─── Exercise data ───
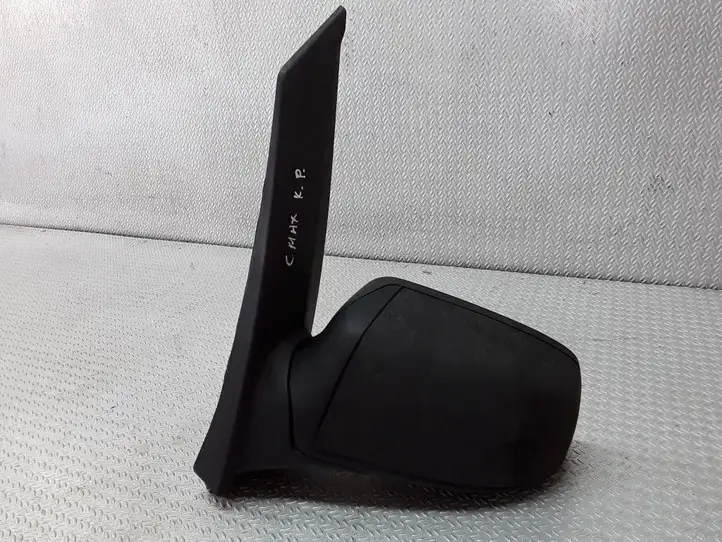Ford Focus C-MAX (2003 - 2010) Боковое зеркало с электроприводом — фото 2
───
─── Exercise data ───
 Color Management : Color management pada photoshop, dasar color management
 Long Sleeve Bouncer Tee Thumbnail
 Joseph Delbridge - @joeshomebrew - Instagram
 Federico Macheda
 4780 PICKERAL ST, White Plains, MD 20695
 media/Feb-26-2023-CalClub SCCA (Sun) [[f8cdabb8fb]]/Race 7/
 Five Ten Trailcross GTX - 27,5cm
───
What the task requires
Transcribe each line of the data above, unaltered, from the one where "Joseph Delbridge - @joeshomebrew - Instagram" appears to the one where "Five Ten Trailcross GTX - 27,5cm" appears, inclusive of both.

Response area
 Joseph Delbridge - @joeshomebrew - Instagram
 Federico Macheda
 4780 PICKERAL ST, White Plains, MD 20695
 media/Feb-26-2023-CalClub SCCA (Sun) [[f8cdabb8fb]]/Race 7/
 Five Ten Trailcross GTX - 27,5cm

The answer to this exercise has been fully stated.